New guidelines bar ‘sensitive' nuclear exports to countries outside the NPT ...
25 June 2011
The Hindu
NSG ends India's 'clean' waiver
Siddharth Varadarajan
New Delhi: The Nuclear Suppliers Group (NSG) on Friday adopted new guidelines on the transfer of sensitive nuclear technology that will effectively nullify the “clean” waiver India received from the cartel in 2008 as far as the import of enrichment and reprocessing equipment and technology (ENR) is concerned.
The decision was announced from Noordwijk, the Netherlands, where the 46-nation grouping held its 2011 plenary meeting. The NSG “agreed to strengthen its guidelines on the transfer of sensitive enrichment and reprocessing technologies,” a formal statement blandly noted.

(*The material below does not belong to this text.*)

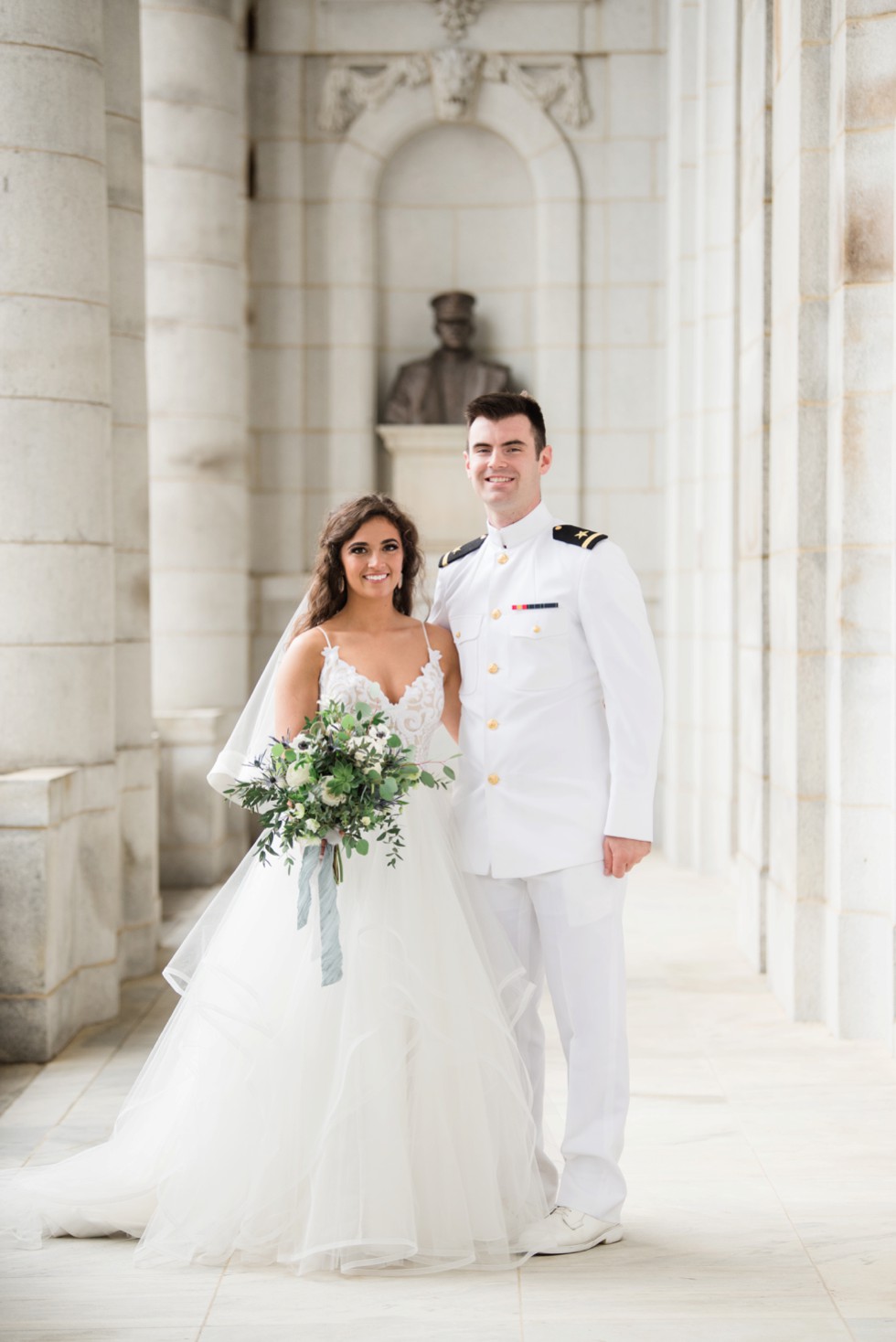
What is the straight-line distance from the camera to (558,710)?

Though the guidelines have not been made public yet, the draft text makes it clear that the group will exclude countries which are not signatories to the Nuclear Non-proliferation Treaty and which do not have a full-scope safeguards agreement allowing international inspections of all their nuclear facilities.
Prior to this, the NSG had a catch-all requirement of full-scope safeguards — in paragraph 4 of its guidelines — for the supply of any nuclear equipment or material.
The only additional requirement for ENR exports — as contained in paragraphs 6 and 7 of the guidelines — was that the suppliers were asked to “exercise restraint” and to ensure that any supplied equipment or technology not be used to enrich uranium beyond 20 per cent.
The NSG's September 6, 2008 ‘Statement on Civil Nuclear Cooperation with India' waived the full-scope safeguards requirement of paragraph 4 and expressly allowed ENR exports, subject to paragraphs 6 and 7. In adopting its waiver, the NSG said it was acting “based on the commitments and actions” on non-proliferation undertaken by India.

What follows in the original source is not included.